Présentée en pleine grève des transports, non pas, comme d’habitude, au siège de l’Insee à Montrouge (Hauts-de-Seine), mais dans un espace de coworking de la gare de Lyon, desservi par deux lignes de métro automatiques et donc non soumises à la grève, cette note ne pouvait pas faire l’impasse sur le mouvement social en cours. Certes, il n’a pas échappé aux spécialistes que si l’Ile-de-France est particulièrement touchée, ce n’est pas le cas du reste du pays. « Il est un peu tôt pour connaître l’impact des grèves sur l’économie, surtout si elles se prolongent au-delà des vacances de Noël », décrypte Julien Pouget. Les transports ferroviaires, ainsi que le commerce ou le tourisme sont bien sûr touchés, ce qui peut entraîner « des effets diffus sur l’attractivité », mais il faut retrancher à cela « les effets de substitution et de report », indique-t-il. Par exemple, l’hôtellerie, en région parisienne, subit les annulations des visiteurs étrangers, mais bénéficie des séjours de personnes qui, en temps normal, auraient effectué des allers et retours en train. Suite au mouvement social de la fin 1995, qui demeure la référence historique en la matière, l’économie française avait perdu 0,2 point de PIB, rappelle le chef du département de la conjoncture. Mais depuis, l’économie française a changé. « La production industrielle avait alors été beaucoup plus affectée », assure le responsable. D’autres mouvements, plus récents et moins massifs, s’étaient traduits par des pertes de 0,1 point.

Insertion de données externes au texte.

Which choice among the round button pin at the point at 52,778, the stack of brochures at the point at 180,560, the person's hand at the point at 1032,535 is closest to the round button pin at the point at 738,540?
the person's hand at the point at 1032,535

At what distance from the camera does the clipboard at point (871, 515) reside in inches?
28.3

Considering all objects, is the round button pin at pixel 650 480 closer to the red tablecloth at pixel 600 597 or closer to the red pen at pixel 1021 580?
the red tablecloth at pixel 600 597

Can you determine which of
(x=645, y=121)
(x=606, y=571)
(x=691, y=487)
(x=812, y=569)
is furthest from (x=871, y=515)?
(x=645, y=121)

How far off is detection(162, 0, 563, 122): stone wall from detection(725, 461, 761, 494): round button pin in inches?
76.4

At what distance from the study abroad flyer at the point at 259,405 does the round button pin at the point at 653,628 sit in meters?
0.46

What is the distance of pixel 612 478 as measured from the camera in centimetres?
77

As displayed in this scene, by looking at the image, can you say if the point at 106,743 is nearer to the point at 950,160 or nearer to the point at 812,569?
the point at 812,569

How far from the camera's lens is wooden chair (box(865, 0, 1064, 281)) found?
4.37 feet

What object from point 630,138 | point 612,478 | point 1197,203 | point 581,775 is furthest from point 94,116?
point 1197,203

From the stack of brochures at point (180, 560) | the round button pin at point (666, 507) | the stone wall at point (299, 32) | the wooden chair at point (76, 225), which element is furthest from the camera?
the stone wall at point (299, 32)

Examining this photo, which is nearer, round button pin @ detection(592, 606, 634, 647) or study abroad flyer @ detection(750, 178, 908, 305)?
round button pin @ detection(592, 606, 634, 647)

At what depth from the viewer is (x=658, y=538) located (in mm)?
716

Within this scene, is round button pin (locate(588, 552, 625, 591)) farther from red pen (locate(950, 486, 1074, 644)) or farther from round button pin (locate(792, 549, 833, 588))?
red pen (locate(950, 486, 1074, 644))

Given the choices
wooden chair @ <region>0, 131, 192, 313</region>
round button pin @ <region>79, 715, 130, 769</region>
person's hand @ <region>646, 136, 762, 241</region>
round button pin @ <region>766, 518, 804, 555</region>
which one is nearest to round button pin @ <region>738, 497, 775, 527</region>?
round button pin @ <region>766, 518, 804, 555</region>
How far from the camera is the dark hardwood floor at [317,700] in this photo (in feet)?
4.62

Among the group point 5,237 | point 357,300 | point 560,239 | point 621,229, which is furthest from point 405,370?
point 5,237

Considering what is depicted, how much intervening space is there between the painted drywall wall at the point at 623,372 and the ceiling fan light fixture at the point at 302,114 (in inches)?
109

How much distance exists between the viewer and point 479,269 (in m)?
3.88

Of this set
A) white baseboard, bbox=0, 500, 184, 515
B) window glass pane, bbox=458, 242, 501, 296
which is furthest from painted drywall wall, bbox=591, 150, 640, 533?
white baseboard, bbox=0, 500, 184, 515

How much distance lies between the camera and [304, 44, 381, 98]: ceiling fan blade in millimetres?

En 2020, l’activité intégrera aussi les conséquences des élections municipales. Cette échéance pèse lourdement « sur les investissements des administrations », observe Frédéric Tallet, chef de la section Synthèse conjoncturelle à l’Insee. En moyenne, les investissements des collectivités locales représentent, depuis les années 1970, environ 2% du PIB, davantage que ceux des administrations publiques centrales. Mais cette activité varie en fonction des cycles électoraux, et en particulier celui des communes. Les années qui précèdent les élections municipales, « la production dans la construction augmente de 2 points de plus que le rythme annuel, tandis que le secteur embauche en moyenne 17 000 personnes de plus », peut-on lire dans la note de l’Insee. En revanche, à l’approche immédiate des élections, ce surcroît d’activité disparaît très rapidement. Le dynamisme ne revient qu’une année plus tard et atteint son plein régime à mi-mandat, c’est-à-dire, pour les élections qui viennent, en 2023.

Tous ces indicateurs permettent à l’Insee de prévoir une nouvelle baisse du taux de chômage, qui se fixerait à 8,2% au printemps. Mais cette lente décrue s’accompagne d’importantes pénuries de main d’œuvre, notamment dans le secteur de la construction. « Mi-2019, la proportion d’entreprises signalant une pénurie est au plus haut », indique l’Insee. On retrouve un lien entre baisse du chômage et main d’œuvre manquante dans tous les pays riches. Mais en France, il est observé dès que le taux de chômage descend au-dessous de 10%. La croissance ne suffit manifestement pas à garantir un emploi qui convienne à chacun.